| YOUR GOAL |
Reproduce each of the following entries verbatim, without altering any character, line break, or bracket.

* * * *

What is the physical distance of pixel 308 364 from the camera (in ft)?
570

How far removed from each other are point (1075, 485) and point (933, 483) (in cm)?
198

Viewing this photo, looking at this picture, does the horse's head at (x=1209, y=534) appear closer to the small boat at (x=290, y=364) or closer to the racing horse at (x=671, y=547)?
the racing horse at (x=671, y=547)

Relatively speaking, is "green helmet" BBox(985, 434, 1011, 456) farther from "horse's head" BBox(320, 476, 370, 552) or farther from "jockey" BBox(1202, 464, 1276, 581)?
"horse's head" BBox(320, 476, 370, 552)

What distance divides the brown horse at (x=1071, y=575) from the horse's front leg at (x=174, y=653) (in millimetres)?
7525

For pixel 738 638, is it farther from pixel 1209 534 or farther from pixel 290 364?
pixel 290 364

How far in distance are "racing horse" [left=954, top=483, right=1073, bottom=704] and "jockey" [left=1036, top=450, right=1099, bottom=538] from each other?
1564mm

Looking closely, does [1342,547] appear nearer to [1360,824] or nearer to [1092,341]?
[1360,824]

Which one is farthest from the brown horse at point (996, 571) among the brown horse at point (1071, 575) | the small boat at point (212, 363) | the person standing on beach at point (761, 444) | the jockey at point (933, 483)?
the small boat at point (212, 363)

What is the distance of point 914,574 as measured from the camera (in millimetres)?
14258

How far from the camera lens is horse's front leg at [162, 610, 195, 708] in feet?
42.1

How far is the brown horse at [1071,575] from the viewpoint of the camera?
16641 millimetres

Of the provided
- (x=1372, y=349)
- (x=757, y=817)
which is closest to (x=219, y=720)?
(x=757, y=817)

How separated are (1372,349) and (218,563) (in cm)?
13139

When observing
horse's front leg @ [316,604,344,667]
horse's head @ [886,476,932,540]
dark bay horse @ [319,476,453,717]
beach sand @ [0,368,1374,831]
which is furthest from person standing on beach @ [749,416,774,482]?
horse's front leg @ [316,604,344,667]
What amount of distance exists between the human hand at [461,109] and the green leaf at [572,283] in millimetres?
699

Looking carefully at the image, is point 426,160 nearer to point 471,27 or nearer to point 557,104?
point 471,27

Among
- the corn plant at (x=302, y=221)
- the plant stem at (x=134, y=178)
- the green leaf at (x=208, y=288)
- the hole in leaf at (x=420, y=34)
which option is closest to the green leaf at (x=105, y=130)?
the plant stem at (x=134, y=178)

* * * *

| THE RESPONSE |
What is the physical distance of pixel 308 364 from the camera (in ft)?
570

How far removed from each other are point (1075, 485) and point (933, 483) (in cm)?
198

Viewing this photo, looking at this picture, does the horse's head at (x=1209, y=534) appear closer to the small boat at (x=290, y=364) or closer to the racing horse at (x=671, y=547)?
the racing horse at (x=671, y=547)

Relatively speaking, is "green helmet" BBox(985, 434, 1011, 456) farther from "horse's head" BBox(320, 476, 370, 552) or farther from "jockey" BBox(1202, 464, 1276, 581)?
"horse's head" BBox(320, 476, 370, 552)

What distance divides the brown horse at (x=1071, y=575) from the horse's front leg at (x=174, y=653) (in millimetres)?
7525

For pixel 738 638, is it farther from pixel 1209 534 or farther from pixel 290 364?
pixel 290 364

How far in distance are "racing horse" [left=954, top=483, right=1073, bottom=704] and "jockey" [left=1036, top=450, right=1099, bottom=538] from each other?
1564mm

Looking closely, does [1342,547] appear nearer to [1360,824] or nearer to [1092,341]?
[1360,824]

Which one is farthest from the brown horse at point (996, 571) among the brown horse at point (1071, 575) | the small boat at point (212, 363) | the person standing on beach at point (761, 444) | the jockey at point (933, 483)?
the small boat at point (212, 363)

What is the distance of point 914,574 as measured from the camera (in millimetres)?
14258

How far from the camera lens is horse's front leg at [162, 610, 195, 708] in feet?
42.1

How far is the brown horse at [1071,575] from the viewpoint of the camera?
16641 millimetres

Of the provided
- (x=1372, y=349)
- (x=757, y=817)
which is closest to (x=219, y=720)?
(x=757, y=817)

How separated are (1372,349) and (218,563) (in cm)?
13139

When observing
horse's front leg @ [316,604,344,667]
horse's head @ [886,476,932,540]
dark bay horse @ [319,476,453,717]
beach sand @ [0,368,1374,831]
which is furthest from person standing on beach @ [749,416,774,482]?
horse's front leg @ [316,604,344,667]
What amount of distance exists between the human hand at [461,109] and the green leaf at [572,283] in millimetres?
699

Looking carefully at the image, is point 426,160 nearer to point 471,27 or nearer to point 557,104?
point 471,27

Among
- the corn plant at (x=302, y=221)
- the plant stem at (x=134, y=178)
- the green leaf at (x=208, y=288)
- the hole in leaf at (x=420, y=34)
which option is closest to the green leaf at (x=105, y=130)?
the plant stem at (x=134, y=178)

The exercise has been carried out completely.